- _Your objective_
Copy each line of the data below in which the word "white" can be found.

- _Data section_
· · · ·

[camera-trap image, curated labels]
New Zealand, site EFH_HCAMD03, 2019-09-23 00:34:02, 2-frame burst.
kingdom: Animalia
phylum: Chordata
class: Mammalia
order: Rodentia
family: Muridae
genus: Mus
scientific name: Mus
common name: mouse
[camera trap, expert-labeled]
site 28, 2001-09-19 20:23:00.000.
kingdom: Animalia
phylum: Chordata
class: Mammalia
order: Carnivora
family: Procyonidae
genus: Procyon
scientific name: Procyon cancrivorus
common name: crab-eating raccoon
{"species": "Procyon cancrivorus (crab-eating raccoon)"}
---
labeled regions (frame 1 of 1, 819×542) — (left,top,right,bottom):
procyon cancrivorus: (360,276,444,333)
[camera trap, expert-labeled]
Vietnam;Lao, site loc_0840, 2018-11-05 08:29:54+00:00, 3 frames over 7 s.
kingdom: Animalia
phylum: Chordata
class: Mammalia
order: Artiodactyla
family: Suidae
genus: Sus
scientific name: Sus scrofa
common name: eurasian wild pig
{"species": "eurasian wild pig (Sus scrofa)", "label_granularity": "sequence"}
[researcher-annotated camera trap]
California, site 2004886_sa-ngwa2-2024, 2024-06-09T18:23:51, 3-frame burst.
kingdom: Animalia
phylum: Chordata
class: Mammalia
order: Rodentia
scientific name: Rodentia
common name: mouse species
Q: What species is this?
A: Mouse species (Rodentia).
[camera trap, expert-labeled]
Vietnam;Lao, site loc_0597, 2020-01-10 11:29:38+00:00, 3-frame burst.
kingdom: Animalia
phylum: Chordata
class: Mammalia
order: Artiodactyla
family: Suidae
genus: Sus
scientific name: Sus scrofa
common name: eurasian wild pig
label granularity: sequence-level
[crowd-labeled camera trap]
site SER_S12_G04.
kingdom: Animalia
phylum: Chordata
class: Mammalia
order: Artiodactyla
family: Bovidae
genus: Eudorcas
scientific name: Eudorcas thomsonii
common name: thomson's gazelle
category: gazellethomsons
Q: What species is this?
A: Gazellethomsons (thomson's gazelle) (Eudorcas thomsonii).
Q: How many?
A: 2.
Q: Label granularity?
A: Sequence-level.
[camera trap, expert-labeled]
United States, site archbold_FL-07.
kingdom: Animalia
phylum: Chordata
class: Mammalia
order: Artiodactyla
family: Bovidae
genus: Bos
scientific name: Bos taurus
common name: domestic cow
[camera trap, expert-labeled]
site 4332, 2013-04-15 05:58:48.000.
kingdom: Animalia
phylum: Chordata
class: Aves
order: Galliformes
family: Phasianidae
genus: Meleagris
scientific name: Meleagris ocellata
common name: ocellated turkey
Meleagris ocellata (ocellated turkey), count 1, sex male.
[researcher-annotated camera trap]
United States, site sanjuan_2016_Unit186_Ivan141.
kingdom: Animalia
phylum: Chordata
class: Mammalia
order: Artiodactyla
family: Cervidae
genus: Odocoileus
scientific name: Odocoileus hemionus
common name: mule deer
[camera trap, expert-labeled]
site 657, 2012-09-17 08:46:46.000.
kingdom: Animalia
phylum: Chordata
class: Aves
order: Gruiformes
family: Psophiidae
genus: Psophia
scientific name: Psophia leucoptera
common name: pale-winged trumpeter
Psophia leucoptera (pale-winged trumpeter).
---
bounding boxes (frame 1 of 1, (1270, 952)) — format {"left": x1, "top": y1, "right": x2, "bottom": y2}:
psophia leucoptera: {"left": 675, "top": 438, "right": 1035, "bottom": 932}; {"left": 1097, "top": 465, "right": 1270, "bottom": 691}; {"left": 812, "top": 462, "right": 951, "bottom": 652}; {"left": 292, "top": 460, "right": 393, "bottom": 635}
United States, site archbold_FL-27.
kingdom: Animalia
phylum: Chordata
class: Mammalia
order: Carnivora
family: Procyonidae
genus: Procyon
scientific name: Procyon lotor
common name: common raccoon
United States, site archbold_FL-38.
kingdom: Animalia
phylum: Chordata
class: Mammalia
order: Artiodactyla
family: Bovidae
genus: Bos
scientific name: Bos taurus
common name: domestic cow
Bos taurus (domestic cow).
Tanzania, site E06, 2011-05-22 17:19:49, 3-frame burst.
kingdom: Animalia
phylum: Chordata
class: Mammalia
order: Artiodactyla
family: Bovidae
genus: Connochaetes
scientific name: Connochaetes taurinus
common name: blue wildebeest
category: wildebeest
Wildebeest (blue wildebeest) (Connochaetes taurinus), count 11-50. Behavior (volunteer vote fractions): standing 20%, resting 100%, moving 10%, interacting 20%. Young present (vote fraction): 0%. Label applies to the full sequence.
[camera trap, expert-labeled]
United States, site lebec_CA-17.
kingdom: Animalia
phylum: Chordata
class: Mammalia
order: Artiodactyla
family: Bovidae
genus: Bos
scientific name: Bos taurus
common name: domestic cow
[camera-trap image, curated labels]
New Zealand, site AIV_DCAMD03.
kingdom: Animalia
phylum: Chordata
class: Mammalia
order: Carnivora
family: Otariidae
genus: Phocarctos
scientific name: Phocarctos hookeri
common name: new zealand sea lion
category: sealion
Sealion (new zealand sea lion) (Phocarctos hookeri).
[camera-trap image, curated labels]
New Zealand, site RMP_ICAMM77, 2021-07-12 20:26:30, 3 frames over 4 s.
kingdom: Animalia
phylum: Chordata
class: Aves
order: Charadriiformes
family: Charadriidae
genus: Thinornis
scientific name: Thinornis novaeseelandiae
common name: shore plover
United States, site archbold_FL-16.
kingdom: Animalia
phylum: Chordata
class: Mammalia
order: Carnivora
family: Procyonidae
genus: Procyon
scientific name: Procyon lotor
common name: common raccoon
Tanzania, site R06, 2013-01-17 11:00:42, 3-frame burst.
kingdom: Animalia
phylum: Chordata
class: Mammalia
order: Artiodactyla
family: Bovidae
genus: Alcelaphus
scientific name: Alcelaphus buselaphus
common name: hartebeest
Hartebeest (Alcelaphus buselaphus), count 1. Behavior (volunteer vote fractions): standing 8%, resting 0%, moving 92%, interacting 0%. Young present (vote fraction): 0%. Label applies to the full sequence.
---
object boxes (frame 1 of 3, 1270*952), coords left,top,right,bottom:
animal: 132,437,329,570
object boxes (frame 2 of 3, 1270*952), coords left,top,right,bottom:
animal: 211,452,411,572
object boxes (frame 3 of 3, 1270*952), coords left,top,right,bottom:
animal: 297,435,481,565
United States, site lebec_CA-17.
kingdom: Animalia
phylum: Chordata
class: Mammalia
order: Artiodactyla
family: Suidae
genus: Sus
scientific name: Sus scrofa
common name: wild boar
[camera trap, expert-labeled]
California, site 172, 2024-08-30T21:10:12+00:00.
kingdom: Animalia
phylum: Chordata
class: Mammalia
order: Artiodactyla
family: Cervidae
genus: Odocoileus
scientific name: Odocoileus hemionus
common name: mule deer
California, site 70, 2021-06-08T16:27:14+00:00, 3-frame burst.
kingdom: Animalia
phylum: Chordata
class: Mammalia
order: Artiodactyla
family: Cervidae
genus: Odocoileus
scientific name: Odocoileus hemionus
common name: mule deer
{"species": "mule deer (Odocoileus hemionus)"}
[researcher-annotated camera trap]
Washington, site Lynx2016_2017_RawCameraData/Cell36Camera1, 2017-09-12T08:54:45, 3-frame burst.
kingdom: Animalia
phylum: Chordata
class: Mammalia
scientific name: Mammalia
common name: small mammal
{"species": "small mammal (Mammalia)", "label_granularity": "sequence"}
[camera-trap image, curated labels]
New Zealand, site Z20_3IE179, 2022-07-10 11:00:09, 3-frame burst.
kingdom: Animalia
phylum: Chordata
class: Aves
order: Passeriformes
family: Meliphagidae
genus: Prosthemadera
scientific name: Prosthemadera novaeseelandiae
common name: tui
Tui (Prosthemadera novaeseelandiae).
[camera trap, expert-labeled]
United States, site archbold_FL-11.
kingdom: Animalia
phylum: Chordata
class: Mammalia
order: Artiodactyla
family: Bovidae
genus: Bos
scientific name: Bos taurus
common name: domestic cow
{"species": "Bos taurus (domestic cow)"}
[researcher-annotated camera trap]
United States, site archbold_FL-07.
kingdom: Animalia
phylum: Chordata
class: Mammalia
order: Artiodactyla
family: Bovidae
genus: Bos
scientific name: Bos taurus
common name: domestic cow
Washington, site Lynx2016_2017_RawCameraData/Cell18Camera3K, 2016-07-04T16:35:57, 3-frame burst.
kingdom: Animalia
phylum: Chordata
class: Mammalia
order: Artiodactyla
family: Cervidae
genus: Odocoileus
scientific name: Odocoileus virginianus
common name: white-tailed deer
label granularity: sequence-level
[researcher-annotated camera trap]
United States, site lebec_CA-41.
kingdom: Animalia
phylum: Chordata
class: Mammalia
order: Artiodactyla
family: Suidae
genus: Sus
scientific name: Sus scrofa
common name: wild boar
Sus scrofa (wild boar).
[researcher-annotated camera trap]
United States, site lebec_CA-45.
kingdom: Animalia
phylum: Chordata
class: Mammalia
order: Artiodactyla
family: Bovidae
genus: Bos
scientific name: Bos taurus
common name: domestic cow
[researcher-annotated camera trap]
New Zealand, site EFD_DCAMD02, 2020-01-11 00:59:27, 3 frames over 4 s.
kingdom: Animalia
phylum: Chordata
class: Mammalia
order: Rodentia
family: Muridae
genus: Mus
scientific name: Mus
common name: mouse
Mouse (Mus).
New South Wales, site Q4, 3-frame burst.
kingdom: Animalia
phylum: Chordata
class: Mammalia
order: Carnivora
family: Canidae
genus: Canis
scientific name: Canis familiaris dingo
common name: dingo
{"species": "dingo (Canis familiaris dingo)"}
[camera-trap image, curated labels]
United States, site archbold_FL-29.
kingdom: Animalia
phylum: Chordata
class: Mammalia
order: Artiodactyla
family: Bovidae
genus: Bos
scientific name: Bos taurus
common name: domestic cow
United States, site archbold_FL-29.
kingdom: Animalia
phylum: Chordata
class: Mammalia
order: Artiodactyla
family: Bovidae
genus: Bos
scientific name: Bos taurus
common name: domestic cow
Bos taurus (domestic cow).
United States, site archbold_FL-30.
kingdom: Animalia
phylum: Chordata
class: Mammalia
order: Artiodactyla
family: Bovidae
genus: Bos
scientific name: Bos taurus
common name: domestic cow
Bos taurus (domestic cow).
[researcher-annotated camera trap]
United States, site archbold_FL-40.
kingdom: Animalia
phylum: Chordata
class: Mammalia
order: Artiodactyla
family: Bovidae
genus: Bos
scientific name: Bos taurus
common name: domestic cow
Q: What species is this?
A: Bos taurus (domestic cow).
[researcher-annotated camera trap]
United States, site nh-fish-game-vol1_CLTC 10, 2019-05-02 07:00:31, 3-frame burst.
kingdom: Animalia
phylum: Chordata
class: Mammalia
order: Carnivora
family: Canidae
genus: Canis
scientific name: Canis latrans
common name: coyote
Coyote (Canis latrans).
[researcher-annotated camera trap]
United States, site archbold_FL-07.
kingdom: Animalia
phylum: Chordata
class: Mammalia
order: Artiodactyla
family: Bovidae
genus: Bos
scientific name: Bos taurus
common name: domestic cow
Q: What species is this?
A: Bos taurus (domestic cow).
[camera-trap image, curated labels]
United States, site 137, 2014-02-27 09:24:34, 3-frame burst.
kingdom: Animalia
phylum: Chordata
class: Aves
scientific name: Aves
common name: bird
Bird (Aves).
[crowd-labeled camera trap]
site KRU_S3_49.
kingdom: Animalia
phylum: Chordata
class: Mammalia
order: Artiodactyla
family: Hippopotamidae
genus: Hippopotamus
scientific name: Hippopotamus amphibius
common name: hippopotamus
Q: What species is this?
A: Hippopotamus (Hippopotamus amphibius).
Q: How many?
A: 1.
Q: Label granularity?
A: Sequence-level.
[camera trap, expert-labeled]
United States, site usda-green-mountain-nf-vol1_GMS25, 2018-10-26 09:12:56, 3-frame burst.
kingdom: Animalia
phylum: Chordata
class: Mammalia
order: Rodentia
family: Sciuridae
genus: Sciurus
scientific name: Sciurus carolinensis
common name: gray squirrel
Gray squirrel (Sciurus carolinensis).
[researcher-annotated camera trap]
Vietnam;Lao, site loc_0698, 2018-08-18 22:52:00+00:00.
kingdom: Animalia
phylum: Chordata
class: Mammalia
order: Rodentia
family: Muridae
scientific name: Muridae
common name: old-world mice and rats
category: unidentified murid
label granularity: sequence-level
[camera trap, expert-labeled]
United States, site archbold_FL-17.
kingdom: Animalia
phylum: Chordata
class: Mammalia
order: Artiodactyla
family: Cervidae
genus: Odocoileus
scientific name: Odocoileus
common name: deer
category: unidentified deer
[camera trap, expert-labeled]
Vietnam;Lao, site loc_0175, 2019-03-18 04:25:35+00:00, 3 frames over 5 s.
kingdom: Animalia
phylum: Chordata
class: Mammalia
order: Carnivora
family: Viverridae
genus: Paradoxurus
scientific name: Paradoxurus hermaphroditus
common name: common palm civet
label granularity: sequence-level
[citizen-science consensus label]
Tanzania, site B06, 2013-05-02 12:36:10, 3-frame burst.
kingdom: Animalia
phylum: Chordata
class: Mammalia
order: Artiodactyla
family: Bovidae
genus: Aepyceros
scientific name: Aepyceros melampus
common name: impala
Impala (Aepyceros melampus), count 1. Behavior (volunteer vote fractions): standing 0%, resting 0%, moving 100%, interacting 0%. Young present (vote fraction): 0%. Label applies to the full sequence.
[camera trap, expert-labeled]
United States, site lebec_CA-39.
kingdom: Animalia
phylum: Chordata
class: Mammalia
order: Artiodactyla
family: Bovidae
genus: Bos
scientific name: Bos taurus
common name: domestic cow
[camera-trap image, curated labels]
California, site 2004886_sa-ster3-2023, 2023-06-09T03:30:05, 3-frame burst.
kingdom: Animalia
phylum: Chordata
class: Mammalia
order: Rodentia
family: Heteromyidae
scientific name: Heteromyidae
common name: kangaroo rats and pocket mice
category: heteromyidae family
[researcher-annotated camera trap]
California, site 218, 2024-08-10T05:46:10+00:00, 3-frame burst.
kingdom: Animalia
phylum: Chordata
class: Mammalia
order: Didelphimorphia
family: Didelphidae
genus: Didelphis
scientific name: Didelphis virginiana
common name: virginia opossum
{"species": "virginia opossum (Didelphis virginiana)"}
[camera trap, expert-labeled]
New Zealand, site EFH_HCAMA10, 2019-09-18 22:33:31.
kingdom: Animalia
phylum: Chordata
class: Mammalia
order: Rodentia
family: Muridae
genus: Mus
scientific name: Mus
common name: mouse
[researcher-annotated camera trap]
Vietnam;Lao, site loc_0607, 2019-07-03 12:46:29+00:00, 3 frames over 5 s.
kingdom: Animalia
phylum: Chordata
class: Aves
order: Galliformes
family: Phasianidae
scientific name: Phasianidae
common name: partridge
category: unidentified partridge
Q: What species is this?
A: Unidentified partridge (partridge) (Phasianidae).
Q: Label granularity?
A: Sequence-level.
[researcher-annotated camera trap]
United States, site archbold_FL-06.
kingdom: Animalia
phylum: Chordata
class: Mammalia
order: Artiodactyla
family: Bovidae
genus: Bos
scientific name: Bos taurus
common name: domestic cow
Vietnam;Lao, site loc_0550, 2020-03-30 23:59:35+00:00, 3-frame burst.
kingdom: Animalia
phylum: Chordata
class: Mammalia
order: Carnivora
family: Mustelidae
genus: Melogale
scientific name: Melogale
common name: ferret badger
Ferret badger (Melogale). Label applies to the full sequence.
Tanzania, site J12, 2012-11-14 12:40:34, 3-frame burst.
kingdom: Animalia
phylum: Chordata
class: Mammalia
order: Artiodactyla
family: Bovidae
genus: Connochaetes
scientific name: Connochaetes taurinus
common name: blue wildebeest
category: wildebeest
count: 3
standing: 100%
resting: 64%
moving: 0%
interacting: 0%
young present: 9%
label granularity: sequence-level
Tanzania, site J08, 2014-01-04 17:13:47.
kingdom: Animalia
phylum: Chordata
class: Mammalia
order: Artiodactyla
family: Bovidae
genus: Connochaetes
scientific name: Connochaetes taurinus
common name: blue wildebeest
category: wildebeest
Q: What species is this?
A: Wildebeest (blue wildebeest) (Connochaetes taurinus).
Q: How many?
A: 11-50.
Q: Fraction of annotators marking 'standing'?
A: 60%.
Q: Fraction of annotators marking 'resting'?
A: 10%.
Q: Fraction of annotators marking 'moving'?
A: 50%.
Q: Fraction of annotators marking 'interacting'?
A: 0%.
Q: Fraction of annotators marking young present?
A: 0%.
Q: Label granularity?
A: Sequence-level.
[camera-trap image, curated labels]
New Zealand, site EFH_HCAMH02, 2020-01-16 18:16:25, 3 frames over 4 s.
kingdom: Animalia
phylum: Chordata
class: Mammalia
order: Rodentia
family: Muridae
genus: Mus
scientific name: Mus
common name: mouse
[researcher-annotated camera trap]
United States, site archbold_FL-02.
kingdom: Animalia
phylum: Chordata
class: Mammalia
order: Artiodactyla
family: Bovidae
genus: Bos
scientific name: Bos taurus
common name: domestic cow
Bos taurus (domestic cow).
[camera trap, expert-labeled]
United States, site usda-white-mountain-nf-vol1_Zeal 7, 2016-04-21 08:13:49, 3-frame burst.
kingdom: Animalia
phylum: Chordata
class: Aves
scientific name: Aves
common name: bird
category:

· · · ·

- _Solution to this exercise_
common name: white-tailed deer
United States, site usda-white-mountain-nf-vol1_Zeal 7, 2016-04-21 08:13:49, 3-frame burst.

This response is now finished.